Quantum field theory with a preferred direction: The very special relativity framework

TL;DR

This paper constructs a quantum field theory within the very special relativity framework, incorporating a preferred direction, and analyzes its implications on particle behavior and interactions.

Contribution

It provides a rigorous construction of quantum fields with a preferred direction based on the VSR group, extending to higher spins and analyzing interaction effects.

Findings

Particles differ between VSR and Lorentz sectors but share similarities.

Massive spin-half and spin-one fields are local and obey Dirac and Proca equations.

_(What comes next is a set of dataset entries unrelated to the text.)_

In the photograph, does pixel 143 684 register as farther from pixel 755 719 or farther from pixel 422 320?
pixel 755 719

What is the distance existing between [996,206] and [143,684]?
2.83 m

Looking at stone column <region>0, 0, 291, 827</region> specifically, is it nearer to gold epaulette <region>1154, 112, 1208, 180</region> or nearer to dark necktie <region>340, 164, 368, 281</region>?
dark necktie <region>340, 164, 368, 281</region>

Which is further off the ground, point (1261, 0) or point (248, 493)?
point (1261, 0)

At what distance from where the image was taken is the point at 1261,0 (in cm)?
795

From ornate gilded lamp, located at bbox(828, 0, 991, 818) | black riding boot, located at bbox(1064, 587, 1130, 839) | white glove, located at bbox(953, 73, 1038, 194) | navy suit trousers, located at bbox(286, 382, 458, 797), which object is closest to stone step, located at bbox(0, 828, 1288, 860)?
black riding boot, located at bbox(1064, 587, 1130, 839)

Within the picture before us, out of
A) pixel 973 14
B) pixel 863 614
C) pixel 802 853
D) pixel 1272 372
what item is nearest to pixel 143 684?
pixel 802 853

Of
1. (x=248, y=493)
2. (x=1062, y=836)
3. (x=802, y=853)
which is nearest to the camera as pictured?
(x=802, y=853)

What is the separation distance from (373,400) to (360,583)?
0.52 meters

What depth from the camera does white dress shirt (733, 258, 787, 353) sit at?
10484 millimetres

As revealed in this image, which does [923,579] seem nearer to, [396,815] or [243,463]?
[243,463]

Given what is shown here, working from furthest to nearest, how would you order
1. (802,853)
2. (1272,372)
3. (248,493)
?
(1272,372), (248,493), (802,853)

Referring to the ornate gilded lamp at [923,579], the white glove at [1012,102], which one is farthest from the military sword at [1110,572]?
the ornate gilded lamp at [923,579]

Preferred direction affects polarized processes but not unpolarized ones.

Abstract

The theory of very special relativity (VSR) proposed by Cohen and Glashow contains an intrinsic preferred direction. Starting from the irreducible unitary representation of the inhomogeneous VSR group $ISIM(2)$, we present a rigorous construction of quantum field theory with a preferred direction. We find, although the particles and their quantum fields between the VSR and Lorentz sectors are physically different, they share many similarities. The massive spin-half and spin-one vector fields are local and satisfy the Dirac and Proca equations respectively. This result can be generalised to higher-spin field theories. By studying the Yukawa and standard gauge interactions, we obtain a qualitative understanding on the effects of the preferred direction. Its effect is manifest for polarised processes but are otherwise absent.